Page:Binet - La Vie de P. de Ronsard, éd. Laumonier, 1910.djvu/26

Le texte de cette page a été corrigé et est conforme au fac-similé.
xviii
INTRODUCTION

Non seulement cet opuscule a valu à Binet l’honneur d’être mentionné dans l’Art poëtique de Vauquelin parmi nos meilleurs poètes pastoraux[1], mais il montre que ses rapports avec Ronsard étaient alors intimes. On y trouve, en effet, deux pièces dédiées à Ronsard, qui ne laissent aucun doute à ce sujet :

1° Un sonnet, dont voici l’essentiel :

Gentil oiseau divin, petit ange des bois,
Rossignol, que ma main a sevré dans la cage,
.................
S’il est ainsi, mignon, que le premier tu sois
Hautain sur tout oiseau variant son ramage.
Va t’en trouver Ronsard, le premier de nostre aage,
Ronsard, le rossignol du Parnasse François.
................
Ravy de ses douceurs, je desire luy faire
De mon cœur pur et net un aggreable don ;

2° Une idylle, intitulée la Truite, dont voici le début :

Entre les plus grans biens dont je veu rendre grace
Aux Muses et aux Dieux, celuy-là qui surpasse,
Et qui rend dessur tout mes esprits plus contens,
C’est d’avoir esté né en France de ton temps.
Ronsard, pare de France, ô la premiere source
Et de ceux qui à gré d’une honorable course
Ont part à ton honneur, et de ceux qui viendront
Pour en vain esparer tel honneur sur leur front... ;


après quoi Binet se félicite d’aimer mieux les plaisirs de la campagne que les vanités de la Cour, et se demande à qui il doit son goût de la simple nature :

C’est à toy, mon Ronsard, dont la divine grace
Des vers non imitable est en France un Parnasse :
Par toy mon jugement j’ay sceu rendre meilleur
Pour priser toute chose à sa juste valeur.
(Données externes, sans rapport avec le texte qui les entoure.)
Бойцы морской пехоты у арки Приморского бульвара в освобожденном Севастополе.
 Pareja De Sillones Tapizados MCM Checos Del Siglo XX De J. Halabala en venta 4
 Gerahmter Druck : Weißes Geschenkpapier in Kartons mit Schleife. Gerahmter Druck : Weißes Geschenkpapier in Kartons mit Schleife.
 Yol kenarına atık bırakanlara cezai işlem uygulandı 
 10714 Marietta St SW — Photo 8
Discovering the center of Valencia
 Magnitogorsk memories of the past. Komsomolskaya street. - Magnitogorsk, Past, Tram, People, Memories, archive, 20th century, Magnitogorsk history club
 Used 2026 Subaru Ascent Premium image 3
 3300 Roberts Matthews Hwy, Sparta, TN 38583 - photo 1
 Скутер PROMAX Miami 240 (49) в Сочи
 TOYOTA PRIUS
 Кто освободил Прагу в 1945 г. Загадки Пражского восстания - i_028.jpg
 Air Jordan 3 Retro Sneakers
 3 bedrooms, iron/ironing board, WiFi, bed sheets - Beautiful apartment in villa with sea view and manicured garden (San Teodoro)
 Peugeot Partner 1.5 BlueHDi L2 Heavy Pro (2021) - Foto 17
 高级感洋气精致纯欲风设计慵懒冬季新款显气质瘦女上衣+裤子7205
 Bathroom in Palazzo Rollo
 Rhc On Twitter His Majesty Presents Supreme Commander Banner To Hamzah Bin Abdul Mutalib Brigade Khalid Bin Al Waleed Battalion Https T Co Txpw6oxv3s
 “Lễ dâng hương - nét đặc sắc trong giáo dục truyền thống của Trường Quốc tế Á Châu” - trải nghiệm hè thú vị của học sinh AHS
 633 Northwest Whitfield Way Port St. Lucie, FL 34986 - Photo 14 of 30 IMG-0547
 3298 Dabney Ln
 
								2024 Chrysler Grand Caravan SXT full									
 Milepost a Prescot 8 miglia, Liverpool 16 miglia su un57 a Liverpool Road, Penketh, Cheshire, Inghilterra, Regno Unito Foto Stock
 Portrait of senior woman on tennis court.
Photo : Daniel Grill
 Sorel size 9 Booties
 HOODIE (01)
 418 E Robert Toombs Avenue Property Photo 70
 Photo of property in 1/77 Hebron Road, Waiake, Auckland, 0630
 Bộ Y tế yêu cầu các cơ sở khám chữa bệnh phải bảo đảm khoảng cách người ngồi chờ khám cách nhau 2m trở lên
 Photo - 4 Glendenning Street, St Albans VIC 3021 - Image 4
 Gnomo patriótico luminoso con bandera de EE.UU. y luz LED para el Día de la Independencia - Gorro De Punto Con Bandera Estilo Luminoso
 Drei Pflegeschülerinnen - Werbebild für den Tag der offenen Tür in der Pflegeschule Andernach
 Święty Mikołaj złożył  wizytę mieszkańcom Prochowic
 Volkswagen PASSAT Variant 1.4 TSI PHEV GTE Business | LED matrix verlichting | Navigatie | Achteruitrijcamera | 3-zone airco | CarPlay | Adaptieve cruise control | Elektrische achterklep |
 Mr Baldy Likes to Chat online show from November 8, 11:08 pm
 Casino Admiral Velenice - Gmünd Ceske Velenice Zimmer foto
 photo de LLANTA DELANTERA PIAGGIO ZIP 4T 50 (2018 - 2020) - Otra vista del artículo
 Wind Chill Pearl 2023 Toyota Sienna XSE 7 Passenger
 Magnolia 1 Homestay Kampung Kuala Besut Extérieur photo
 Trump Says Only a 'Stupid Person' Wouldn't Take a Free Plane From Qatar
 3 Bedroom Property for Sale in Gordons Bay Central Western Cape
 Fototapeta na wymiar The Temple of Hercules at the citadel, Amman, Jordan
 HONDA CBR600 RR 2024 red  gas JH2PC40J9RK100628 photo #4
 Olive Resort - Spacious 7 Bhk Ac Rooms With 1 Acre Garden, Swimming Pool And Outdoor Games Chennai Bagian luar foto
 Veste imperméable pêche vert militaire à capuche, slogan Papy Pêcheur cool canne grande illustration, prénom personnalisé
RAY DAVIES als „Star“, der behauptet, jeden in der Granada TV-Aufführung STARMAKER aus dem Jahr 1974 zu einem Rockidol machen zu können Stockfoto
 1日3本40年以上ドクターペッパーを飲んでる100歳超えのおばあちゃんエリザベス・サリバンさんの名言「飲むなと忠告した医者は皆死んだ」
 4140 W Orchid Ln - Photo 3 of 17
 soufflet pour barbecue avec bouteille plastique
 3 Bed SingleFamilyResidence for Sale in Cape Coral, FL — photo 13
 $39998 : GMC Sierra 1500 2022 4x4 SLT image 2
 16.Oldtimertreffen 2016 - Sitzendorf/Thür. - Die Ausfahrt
Vers la même époque Binet fréquente chez les magistrats Jean et Jacques de la Guesle, originaires d’Auvergne ; il y rencontre les avocats-poètes auvergnats Gilles Durant et Jean Bonnefons, les deux inséparables, qu’il avait connus au Palais dès 1579[2] ; il est choisi comme substitut au parquet par Jacques de la Guesle, qui avait succédé à son père dans la charge de Procureur général du roi en janvier 1583[3]. Il corres-

  1. Livre III, vers 253. Edition G. Pellissier, p. 140. Binet y est cité avec Pibrac, dont le poème sur les Plaisirs de la vie rustique remonte à 1576 et reparut en 1583 également chez la Ve Lucas Breyer.
  2. Cf. la Pancharis J. Bonefonii, et les Imitations du latin de Jean Bonnefons, avec autres Gayetez amoureuses de l’invention de l’autheur, par G. Durant, sr de la Bergerie. Paris, Abel l’Angelier, 1587, in-12 (le privil. est du 9 janvier) On trouve dans la Pancharis une pièce en distiques latins Ad Cl. Binetum. En outre, Durant adresse deux odes A Cl. Binet (une imitation et une invention), et Binet une pièce en hendécasyllabes latins Ad Janum Bonefium, qui avait paru pour la première fois en 1579 à la suite des Petronii Epigrammata.
  3. Cf. Blanchard, Les Presidents au mortier du Parlement de Paris (1647), p. 301, et la fin de l’épitre de Sainte-Marthe Ad Cl. Binetum, citée deux notes plus loin.